SEOUL, Apr. 20 (Korea Bizwire) — Presidential front-runner Moon Jae-in on Wednesday raised more than 30 billion won in campaign funding within only an hour, his party said.
Moon’s liberal Democratic Party opened the online fundraiser at 9 a.m. and closed it an hour later after thousands signed up to donate, apparently far more than the party originally sought.
A total of 10,543 people signed up to crowdfund Moon’s campaign in just 61 minutes, while 4,488 of them have actually deposited or wire transferred a combined total of 32.98 billion won (US$28.9 million), according to party officials.
The party earlier planned to raise only 10 billion won through its first fundraising event. The Democratic Party earlier planned to hold additional fundraising events down the road.

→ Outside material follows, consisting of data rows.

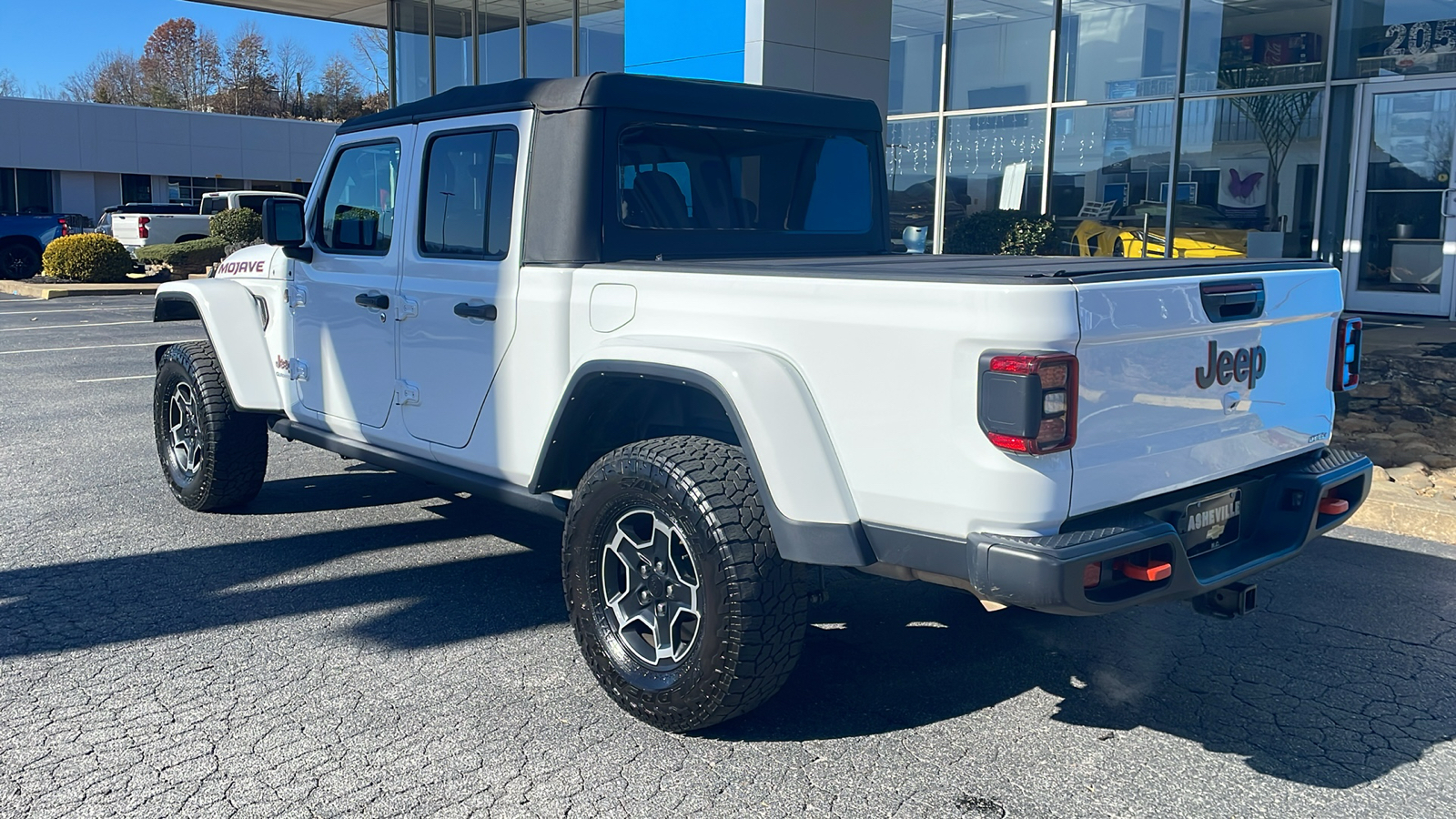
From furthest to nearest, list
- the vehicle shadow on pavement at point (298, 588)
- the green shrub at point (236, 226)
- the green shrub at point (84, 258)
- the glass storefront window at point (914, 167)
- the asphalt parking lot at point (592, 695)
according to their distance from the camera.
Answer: the green shrub at point (236, 226) < the green shrub at point (84, 258) < the glass storefront window at point (914, 167) < the vehicle shadow on pavement at point (298, 588) < the asphalt parking lot at point (592, 695)

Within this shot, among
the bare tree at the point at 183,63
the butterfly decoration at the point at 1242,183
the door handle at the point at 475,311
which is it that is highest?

Party officials noted additional events may be unnecessary as they may have already raised enough funds for the election.

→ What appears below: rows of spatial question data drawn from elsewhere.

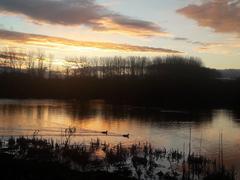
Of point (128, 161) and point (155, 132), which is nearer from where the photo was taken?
point (128, 161)

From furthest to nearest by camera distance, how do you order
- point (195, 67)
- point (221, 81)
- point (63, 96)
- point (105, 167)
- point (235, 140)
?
point (195, 67) < point (221, 81) < point (63, 96) < point (235, 140) < point (105, 167)

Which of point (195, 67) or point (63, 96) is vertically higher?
point (195, 67)

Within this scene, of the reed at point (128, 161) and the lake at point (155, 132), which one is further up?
the reed at point (128, 161)

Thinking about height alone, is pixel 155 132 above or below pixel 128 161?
below

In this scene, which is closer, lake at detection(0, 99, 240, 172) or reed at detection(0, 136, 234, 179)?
reed at detection(0, 136, 234, 179)

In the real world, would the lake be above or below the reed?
below

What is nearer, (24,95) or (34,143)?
(34,143)

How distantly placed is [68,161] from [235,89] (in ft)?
310

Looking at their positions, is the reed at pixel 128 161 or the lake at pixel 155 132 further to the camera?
the lake at pixel 155 132

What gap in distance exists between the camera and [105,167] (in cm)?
2102

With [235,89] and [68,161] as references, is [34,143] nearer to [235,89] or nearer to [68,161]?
[68,161]

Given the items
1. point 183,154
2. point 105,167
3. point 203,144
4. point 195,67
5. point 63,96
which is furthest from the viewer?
point 195,67

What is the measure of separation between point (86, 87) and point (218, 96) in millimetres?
43200

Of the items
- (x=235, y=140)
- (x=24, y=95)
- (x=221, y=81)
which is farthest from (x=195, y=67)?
(x=235, y=140)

The money raised Wednesday will be used to pay for Moon’s campaign for the May 9 election, which could cost up to 50 billion won.
It will be paid back, with an annual interest of 3.6 percent, on July 19 when the party and its presidential nominee will have their costs reimbursed by the election watchdog, according to party officials.

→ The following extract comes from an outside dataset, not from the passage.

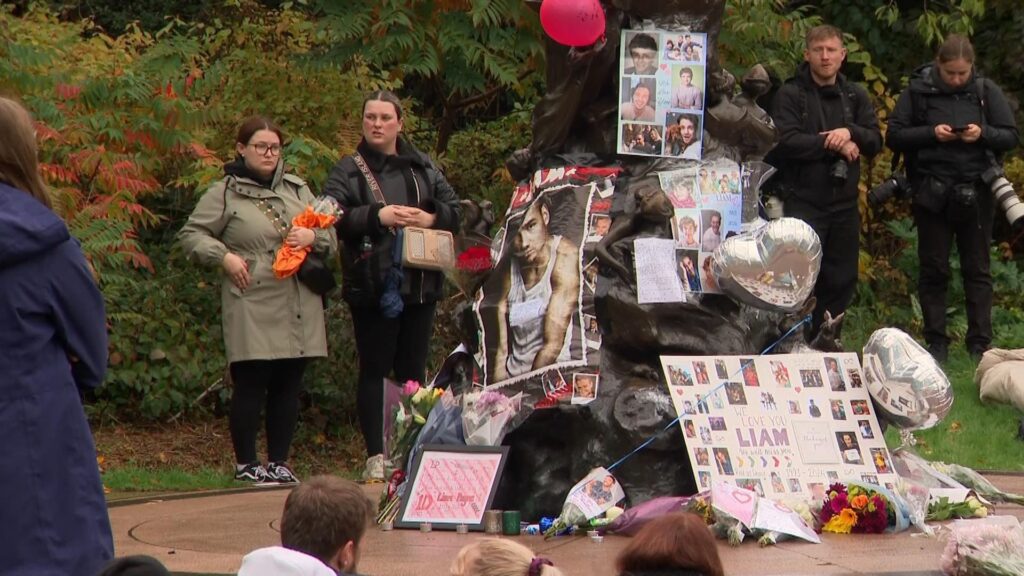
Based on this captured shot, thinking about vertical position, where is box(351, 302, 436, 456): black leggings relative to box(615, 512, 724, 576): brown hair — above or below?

Each candidate may be reimbursed up to 50.9 billion won, a ceiling placed by the National Election Commission, as long as they win more than 15 percent of all eligible votes cast in the upcoming election.
Those with less than 15 percent but more than 10 percent of the votes will have half of their costs returned, while those with less than 10 percent will end up poorer by the amount they spend over the 22-day campaign period that began Monday.
A return on investment in Moon’s election fund is considered a sure bet as the liberal presidential nominee currently leads most opinion polls, enjoying an approval rating of over 40 percent in some.
The party officials said the election funds were designed to give people a chance to become part of shareholders in a regime change.
Moon, if elected, will be the country’s first liberal head of state in a decade since the late former President Roh Moo-hyun’s 2003-2008 presidency.